------ The data

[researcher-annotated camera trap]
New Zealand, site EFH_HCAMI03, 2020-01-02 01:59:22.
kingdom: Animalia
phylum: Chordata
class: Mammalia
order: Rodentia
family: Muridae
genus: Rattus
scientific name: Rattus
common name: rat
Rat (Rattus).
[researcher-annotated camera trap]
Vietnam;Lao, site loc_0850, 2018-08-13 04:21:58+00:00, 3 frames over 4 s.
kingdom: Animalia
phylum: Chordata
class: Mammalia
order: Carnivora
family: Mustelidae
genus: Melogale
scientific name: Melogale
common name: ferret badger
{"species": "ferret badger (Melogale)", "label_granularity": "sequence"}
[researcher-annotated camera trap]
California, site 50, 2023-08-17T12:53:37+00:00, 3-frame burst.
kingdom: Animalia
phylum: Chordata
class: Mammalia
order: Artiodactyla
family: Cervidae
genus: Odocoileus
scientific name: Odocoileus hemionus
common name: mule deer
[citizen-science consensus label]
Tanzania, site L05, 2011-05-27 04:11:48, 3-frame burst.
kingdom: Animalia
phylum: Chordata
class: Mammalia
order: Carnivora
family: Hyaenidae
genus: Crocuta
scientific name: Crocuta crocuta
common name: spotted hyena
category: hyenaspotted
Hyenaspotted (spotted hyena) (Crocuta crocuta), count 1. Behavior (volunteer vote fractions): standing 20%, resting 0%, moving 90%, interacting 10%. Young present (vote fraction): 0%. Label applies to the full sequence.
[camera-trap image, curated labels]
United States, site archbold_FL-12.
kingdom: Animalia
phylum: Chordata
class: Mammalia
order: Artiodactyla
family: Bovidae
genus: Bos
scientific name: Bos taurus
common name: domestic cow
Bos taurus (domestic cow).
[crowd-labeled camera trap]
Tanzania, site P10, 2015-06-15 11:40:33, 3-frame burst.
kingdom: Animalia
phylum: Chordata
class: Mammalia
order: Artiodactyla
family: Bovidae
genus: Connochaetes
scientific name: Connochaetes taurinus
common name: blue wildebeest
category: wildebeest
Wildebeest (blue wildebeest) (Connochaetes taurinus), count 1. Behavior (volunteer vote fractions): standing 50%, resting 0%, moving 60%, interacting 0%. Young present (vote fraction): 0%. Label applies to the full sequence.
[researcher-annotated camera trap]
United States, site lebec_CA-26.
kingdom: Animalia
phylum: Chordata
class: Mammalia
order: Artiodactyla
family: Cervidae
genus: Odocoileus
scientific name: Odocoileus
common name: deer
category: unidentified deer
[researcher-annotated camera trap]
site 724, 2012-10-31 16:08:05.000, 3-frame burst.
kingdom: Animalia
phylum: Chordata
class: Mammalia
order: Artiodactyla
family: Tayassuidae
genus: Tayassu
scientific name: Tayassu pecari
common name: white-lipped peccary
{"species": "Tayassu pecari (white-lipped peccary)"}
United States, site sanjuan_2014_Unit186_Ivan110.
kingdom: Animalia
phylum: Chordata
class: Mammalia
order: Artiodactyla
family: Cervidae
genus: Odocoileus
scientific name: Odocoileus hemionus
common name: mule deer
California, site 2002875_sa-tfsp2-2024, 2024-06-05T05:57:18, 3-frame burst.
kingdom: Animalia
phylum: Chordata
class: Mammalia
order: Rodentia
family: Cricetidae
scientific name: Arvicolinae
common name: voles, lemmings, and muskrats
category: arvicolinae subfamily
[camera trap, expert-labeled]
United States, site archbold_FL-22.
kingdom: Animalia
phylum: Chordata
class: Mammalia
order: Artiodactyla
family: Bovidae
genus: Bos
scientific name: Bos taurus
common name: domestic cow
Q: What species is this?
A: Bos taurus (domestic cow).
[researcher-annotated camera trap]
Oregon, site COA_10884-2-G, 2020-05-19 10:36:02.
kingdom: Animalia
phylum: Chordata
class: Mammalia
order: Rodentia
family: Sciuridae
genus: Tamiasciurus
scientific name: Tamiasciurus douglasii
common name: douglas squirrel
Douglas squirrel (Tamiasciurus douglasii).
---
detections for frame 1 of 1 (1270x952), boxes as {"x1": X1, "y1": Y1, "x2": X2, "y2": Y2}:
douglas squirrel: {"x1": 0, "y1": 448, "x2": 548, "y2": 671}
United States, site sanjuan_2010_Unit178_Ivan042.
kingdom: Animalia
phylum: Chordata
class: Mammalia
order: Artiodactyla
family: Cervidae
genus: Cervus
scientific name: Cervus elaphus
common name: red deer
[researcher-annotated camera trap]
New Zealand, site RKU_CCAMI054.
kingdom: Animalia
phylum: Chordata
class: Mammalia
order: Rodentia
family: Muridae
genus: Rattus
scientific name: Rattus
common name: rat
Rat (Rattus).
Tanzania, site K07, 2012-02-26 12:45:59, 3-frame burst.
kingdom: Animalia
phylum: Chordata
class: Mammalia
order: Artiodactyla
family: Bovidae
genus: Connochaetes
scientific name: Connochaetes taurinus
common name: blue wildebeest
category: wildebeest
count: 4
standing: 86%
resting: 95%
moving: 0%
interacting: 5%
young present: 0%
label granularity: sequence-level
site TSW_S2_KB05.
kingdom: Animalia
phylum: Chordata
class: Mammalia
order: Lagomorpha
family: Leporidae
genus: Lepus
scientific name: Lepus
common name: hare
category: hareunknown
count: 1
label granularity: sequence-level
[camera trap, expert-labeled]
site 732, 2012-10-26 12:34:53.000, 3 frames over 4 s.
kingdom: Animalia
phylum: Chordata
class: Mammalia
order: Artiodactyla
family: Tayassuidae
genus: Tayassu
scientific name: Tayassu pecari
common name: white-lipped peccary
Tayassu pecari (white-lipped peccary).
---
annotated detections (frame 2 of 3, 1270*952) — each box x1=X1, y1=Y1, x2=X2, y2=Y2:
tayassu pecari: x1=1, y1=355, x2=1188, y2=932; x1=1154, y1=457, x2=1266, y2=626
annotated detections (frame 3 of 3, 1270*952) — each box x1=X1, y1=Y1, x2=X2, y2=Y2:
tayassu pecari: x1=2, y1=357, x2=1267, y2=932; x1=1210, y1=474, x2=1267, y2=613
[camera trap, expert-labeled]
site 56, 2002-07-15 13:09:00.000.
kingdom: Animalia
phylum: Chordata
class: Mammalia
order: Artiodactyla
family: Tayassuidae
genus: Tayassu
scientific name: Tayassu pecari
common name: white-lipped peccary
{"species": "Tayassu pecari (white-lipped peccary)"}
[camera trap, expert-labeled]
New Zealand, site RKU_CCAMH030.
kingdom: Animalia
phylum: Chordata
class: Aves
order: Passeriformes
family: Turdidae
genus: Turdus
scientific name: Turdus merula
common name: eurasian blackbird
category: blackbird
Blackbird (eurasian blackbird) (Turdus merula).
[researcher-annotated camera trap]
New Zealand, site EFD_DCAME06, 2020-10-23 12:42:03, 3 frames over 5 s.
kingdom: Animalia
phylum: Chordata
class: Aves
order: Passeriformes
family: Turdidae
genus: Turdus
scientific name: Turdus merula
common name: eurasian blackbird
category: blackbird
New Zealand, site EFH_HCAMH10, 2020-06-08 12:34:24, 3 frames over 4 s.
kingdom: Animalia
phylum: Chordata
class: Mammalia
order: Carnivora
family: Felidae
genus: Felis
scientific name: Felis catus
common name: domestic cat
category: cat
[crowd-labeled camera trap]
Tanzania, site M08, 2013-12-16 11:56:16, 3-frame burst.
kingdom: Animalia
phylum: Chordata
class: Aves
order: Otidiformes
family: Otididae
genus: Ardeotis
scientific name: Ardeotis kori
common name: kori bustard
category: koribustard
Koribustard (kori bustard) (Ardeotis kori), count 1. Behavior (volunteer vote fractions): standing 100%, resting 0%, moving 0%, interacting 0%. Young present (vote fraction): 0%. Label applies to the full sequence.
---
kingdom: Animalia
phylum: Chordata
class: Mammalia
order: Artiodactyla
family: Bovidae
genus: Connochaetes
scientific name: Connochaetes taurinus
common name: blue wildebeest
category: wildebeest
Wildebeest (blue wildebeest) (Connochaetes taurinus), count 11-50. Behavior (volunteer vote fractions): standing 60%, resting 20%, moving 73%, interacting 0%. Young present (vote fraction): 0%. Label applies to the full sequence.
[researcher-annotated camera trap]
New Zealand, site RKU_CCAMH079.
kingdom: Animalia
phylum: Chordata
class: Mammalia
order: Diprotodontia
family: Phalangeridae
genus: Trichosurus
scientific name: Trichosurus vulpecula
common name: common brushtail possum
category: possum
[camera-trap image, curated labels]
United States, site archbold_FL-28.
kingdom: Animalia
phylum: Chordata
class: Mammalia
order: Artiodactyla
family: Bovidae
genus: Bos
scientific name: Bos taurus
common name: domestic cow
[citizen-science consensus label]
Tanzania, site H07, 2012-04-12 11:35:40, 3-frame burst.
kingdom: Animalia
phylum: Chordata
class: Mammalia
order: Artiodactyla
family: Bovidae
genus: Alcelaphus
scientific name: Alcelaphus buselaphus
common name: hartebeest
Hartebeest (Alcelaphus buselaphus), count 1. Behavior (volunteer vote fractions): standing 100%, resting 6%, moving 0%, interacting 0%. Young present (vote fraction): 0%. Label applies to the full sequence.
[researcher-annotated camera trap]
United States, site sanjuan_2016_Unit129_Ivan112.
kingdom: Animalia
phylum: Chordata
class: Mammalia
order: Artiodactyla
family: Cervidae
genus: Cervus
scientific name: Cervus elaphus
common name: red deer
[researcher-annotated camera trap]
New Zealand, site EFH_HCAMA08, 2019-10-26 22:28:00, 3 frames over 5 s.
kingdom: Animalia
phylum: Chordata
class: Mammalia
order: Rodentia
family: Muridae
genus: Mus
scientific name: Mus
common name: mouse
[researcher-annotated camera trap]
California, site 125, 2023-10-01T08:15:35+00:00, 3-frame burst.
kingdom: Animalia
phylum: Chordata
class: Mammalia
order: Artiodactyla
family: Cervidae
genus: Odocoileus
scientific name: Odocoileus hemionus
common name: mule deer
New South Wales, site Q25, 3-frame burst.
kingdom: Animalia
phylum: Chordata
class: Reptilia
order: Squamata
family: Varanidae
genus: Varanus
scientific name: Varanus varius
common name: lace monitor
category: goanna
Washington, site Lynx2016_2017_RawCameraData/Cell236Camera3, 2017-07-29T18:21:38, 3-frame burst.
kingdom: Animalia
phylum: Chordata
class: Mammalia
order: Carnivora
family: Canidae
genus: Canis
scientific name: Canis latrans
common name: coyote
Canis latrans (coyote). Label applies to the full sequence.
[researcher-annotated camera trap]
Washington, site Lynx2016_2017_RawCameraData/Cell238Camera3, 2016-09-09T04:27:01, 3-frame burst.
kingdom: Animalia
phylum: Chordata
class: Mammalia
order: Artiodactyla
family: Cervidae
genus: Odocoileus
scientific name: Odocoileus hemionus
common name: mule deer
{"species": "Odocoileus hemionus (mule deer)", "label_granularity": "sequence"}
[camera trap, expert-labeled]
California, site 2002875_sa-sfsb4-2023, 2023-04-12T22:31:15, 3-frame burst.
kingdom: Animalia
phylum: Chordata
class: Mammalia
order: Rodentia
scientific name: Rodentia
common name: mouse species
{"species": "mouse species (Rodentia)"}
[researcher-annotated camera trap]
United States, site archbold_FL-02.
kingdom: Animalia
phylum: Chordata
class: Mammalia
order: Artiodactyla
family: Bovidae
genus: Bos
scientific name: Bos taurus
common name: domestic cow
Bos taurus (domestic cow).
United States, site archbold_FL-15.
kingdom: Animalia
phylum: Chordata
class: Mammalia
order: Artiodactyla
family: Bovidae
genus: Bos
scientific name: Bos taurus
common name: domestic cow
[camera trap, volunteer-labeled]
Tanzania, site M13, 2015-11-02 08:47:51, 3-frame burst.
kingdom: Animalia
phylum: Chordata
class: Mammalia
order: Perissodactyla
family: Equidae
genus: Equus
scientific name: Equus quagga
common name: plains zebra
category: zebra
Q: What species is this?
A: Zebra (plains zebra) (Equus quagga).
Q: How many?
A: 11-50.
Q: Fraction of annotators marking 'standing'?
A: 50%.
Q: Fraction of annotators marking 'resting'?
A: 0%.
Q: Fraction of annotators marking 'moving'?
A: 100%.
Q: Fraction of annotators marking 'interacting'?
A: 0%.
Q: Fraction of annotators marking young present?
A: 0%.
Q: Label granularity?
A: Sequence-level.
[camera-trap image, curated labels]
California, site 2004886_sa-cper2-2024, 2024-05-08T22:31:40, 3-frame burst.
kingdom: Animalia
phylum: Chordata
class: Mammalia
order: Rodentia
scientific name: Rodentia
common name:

------------

Task brief » Write down again, exactly as given, only the lines above that fall from the line with "genus: Trichosurus" to the line with "scientific name: Alcelaphus buselaphus", inclusive.

Exercise result »
genus: Trichosurus
scientific name: Trichosurus vulpecula
common name: common brushtail possum
category: possum
[camera-trap image, curated labels]
United States, site archbold_FL-28.
kingdom: Animalia
phylum: Chordata
class: Mammalia
order: Artiodactyla
family: Bovidae
genus: Bos
scientific name: Bos taurus
common name: domestic cow
[citizen-science consensus label]
Tanzania, site H07, 2012-04-12 11:35:40, 3-frame burst.
kingdom: Animalia
phylum: Chordata
class: Mammalia
order: Artiodactyla
family: Bovidae
genus: Alcelaphus
scientific name: Alcelaphus buselaphus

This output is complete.